The least well known of these, Alice Augusta Ball, was born into a middle-class African-American family in Seattle in 1892 and took Bachelor’s degrees in Pharmaceutical Chemistry and Pharmacy at the University of Washington in 1912 and 1914, respectively. After graduation she moved to what is now the University of Hawaii where she became both the first African-American and the first woman to be awarded a Master’s degree in Chemistry in 1915. Her studies on the chemistry of the kava plant (Piper methysticum) brought her to the attention of Harry T. Hollman, Acting Assistant Surgeon at the Leprosy Investigation Station of the U.S. Public Health Service in Hawaii. 

Hollman was interested in the treatment of leprosy with a traditional Chinese and Indian remedy, Chaulmoogra oil, expressed from the seeds of Hydnocarpus kurzii and Hydnocarpus wightianus, which had attracted the attention of Western medicine. However, in its native state the oil is a thick brownish-yellow oil or soft fat; topical application gave unreliable results and it caused vomiting when ingested and painful abscesses under the skin when injected. It comprises mainly glycerides of chaulmoogric and hydnocarpic acids – novel fatty acids that terminate with a cyclopentenyl rather than a methyl group – a structural feature thought to confer activity by interfering with biotin metabolism in mycobacteria. In less than a year, Ball had resolved the problem, producing an injectable form by saponifying the oil and separating the acids as their ethyl esters. 

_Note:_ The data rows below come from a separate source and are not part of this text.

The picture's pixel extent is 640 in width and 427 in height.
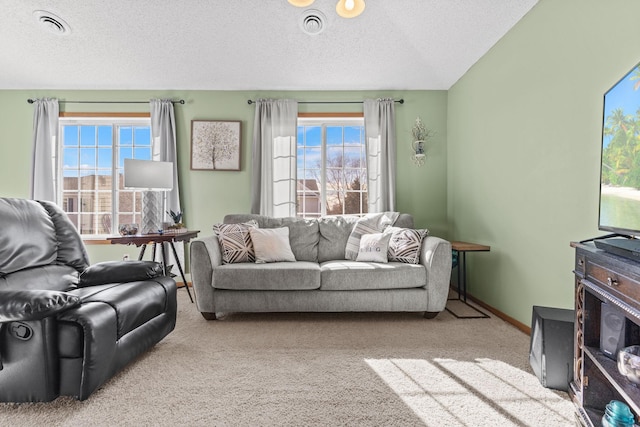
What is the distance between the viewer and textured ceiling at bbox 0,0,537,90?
280 centimetres

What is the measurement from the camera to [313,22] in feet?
9.62

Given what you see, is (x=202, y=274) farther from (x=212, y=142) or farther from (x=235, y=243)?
(x=212, y=142)

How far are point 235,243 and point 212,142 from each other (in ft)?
5.28

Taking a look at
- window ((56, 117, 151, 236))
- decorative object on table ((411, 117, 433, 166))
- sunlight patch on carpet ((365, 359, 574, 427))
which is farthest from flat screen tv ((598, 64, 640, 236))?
window ((56, 117, 151, 236))

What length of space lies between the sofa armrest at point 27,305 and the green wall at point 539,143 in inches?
111

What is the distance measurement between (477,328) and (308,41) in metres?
3.00

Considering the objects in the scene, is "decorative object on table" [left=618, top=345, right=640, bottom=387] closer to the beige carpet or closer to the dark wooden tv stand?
the dark wooden tv stand

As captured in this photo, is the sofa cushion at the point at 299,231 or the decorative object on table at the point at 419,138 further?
the decorative object on table at the point at 419,138

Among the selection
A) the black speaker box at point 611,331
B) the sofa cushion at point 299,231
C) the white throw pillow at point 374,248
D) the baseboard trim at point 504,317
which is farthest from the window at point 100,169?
the black speaker box at point 611,331

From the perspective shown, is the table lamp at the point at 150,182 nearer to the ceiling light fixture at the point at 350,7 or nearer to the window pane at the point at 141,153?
the window pane at the point at 141,153

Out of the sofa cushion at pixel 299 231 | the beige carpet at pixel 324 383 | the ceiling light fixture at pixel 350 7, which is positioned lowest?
the beige carpet at pixel 324 383

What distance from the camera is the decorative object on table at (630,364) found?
106 cm

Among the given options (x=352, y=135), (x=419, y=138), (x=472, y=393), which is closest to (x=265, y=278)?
(x=472, y=393)

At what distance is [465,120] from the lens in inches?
139
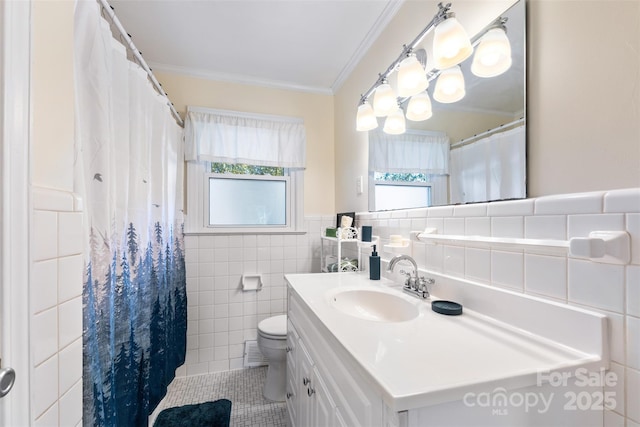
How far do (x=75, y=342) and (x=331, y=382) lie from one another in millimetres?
703

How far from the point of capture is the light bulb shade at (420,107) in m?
1.21

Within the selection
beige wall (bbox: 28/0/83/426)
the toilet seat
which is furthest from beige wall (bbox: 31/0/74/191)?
the toilet seat

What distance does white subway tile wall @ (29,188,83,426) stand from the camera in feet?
1.83

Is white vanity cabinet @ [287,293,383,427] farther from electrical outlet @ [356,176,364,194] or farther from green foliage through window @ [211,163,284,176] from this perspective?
green foliage through window @ [211,163,284,176]

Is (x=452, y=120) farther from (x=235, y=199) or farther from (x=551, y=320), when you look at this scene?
(x=235, y=199)

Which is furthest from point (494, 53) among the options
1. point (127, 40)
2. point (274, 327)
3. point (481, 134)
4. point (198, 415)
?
point (198, 415)

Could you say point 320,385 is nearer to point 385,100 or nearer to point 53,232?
point 53,232

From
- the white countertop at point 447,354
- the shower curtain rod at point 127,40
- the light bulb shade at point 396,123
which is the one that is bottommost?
the white countertop at point 447,354

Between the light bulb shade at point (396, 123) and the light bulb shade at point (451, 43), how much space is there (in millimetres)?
386

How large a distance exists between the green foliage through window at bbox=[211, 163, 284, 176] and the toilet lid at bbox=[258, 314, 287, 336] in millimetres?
1192

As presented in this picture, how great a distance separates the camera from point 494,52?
87 cm

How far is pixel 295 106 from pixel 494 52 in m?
1.72

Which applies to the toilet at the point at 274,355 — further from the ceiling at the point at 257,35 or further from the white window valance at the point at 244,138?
the ceiling at the point at 257,35

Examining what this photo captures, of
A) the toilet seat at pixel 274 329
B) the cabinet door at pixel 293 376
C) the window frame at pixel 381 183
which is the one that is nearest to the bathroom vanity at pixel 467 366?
the cabinet door at pixel 293 376
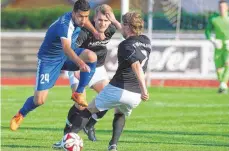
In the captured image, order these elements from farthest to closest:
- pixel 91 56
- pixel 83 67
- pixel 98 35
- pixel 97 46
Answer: pixel 97 46, pixel 98 35, pixel 91 56, pixel 83 67

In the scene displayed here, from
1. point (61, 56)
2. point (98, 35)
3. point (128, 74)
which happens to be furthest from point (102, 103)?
point (98, 35)

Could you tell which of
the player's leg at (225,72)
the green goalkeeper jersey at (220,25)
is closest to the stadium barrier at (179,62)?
the green goalkeeper jersey at (220,25)

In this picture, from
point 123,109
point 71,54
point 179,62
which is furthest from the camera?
point 179,62

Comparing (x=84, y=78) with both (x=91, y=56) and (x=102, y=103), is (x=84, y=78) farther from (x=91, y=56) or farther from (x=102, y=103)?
(x=102, y=103)

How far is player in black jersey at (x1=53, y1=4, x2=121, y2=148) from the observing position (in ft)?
44.0

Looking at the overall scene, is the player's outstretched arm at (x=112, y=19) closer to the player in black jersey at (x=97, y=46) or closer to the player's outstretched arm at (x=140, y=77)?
the player in black jersey at (x=97, y=46)

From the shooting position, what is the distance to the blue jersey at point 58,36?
496 inches

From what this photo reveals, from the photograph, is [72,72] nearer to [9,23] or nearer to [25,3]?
[9,23]

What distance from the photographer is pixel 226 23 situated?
24.0 metres

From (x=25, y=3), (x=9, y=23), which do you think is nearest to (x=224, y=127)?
(x=9, y=23)

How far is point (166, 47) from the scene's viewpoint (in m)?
26.8

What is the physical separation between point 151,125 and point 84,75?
3102 millimetres

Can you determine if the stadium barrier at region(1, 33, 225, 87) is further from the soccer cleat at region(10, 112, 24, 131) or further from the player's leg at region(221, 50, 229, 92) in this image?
the soccer cleat at region(10, 112, 24, 131)

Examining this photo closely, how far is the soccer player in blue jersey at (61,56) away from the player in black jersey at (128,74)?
3.13 ft
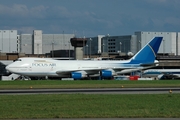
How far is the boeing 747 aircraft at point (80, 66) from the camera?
77562 millimetres

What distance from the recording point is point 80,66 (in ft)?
269

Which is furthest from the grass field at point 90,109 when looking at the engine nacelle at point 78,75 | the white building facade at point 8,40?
the white building facade at point 8,40

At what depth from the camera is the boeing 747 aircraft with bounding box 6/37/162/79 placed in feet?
254

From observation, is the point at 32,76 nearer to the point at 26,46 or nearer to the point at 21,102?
the point at 21,102

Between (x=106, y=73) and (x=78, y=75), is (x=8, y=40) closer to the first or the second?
(x=78, y=75)

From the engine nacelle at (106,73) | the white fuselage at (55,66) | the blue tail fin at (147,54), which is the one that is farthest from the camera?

Tragically, Alice Ball died in 1916, aged 24, before she could publish her results. Her work was taken up by the College President Arthur L. Dean who distributed samples, produced by what he described as Dean’s method, giving no credit to Ball. This shameful omission was not remedied until 1922 when Hollman published his own clinical work and, commenting on Dean’s method, wrote, ‘I cannot see that there is any improvement whatsoever over the original technic sic worked out by Miss Ball.’  

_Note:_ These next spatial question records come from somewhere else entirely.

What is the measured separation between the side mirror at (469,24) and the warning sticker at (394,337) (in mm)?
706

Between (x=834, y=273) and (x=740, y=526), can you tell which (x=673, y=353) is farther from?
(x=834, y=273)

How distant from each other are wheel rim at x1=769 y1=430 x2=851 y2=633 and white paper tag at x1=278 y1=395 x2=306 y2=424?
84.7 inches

Even so, further significant recognition of Alice Ball was longer in coming. It wasn’t until 2000 that the Governor of Hawaii unveiled a plaque to her under the only Chaulmoogra tree on the University of Hawaii campus and declared Alice Ball Day to be celebrated every 4 years on 29 February. In 2006, she was posthumously awarded a medal of distinction by the university and a university scholarship was created in her name for students of chemistry, biology or microbiology. Chaulmoogra oil treated by Ball’s method was manufactured by Burroughs Wellcome in the 1920s and remained in use until the 1940s, when it was superseded by the sulfone Dapsone. 

When the LSHTM building was officially opened in 1929 it was recorded that the Prince of Wales and 200 construction workers toasted each other with beer. I do not know whether anything similar occurred when the additions to the frieze were unveiled, but when I visited to view them after the easing of Covid restrictions I felt compelled to honour the tradition, marking the occasion and the memory of Alice Ball, in a nearby pub.